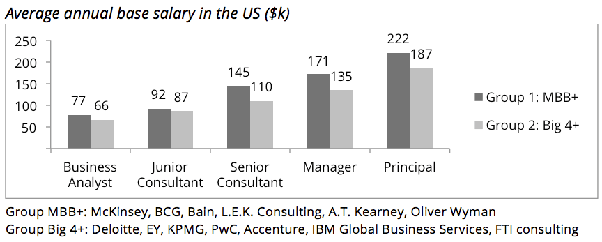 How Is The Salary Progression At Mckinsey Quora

---

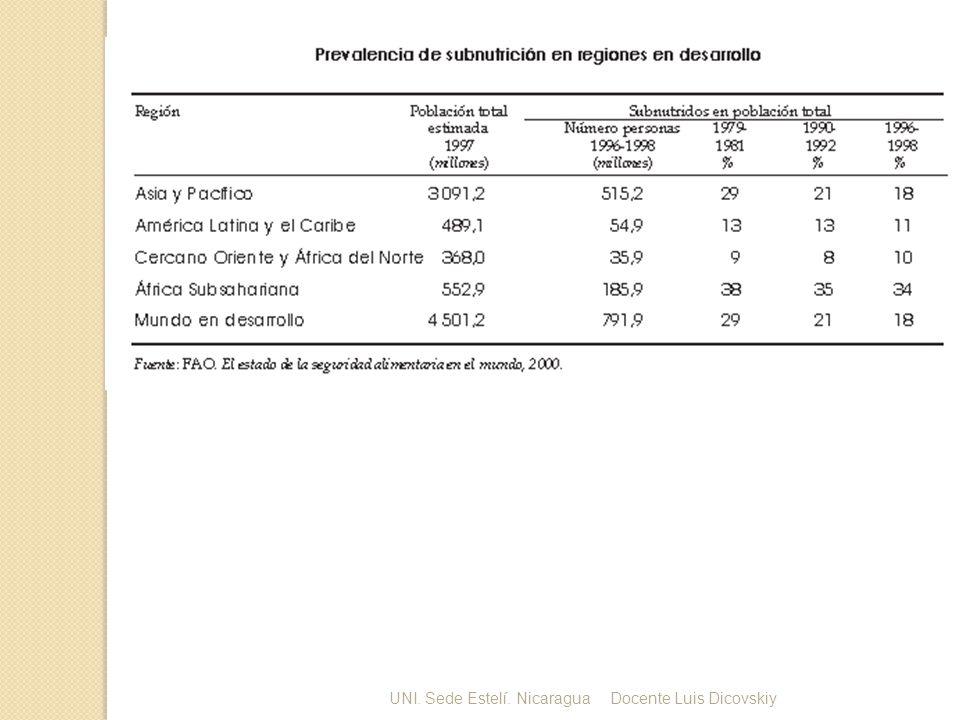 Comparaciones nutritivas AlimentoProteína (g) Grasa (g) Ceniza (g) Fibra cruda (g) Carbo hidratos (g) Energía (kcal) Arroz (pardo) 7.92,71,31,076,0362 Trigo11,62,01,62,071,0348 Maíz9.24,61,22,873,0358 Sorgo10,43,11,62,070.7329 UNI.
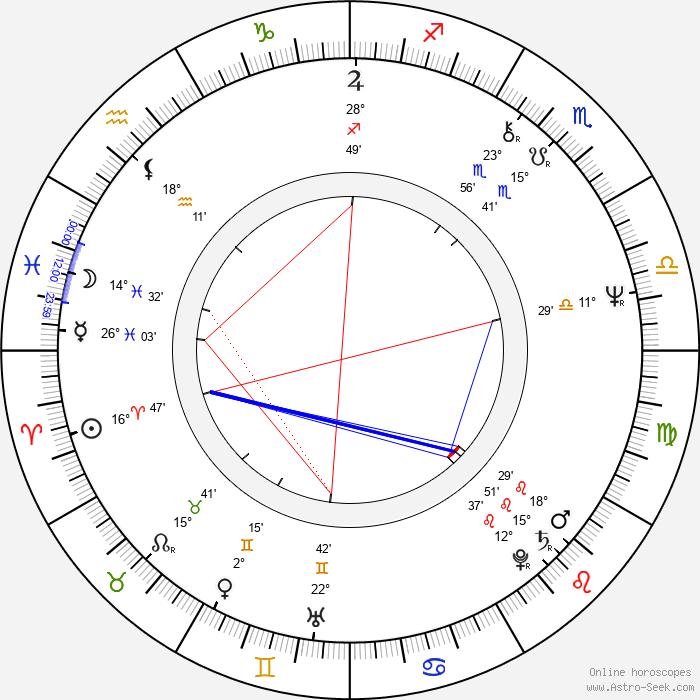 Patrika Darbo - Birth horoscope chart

---

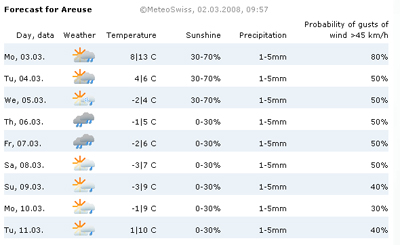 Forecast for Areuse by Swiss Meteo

Aim of the task - Text only, no pictures: please print exactly the lines above from the line with "Comparaciones nutritivas AlimentoProteína" up to and including the line with "Patrika Darbo - Birth horoscope chart", and nothing else.

Problem solution -
 Comparaciones nutritivas AlimentoProteína (g) Grasa (g) Ceniza (g) Fibra cruda (g) Carbo hidratos (g) Energía (kcal) Arroz (pardo) 7.92,71,31,076,0362 Trigo11,62,01,62,071,0348 Maíz9.24,61,22,873,0358 Sorgo10,43,11,62,070.7329 UNI.
 Patrika Darbo - Birth horoscope chart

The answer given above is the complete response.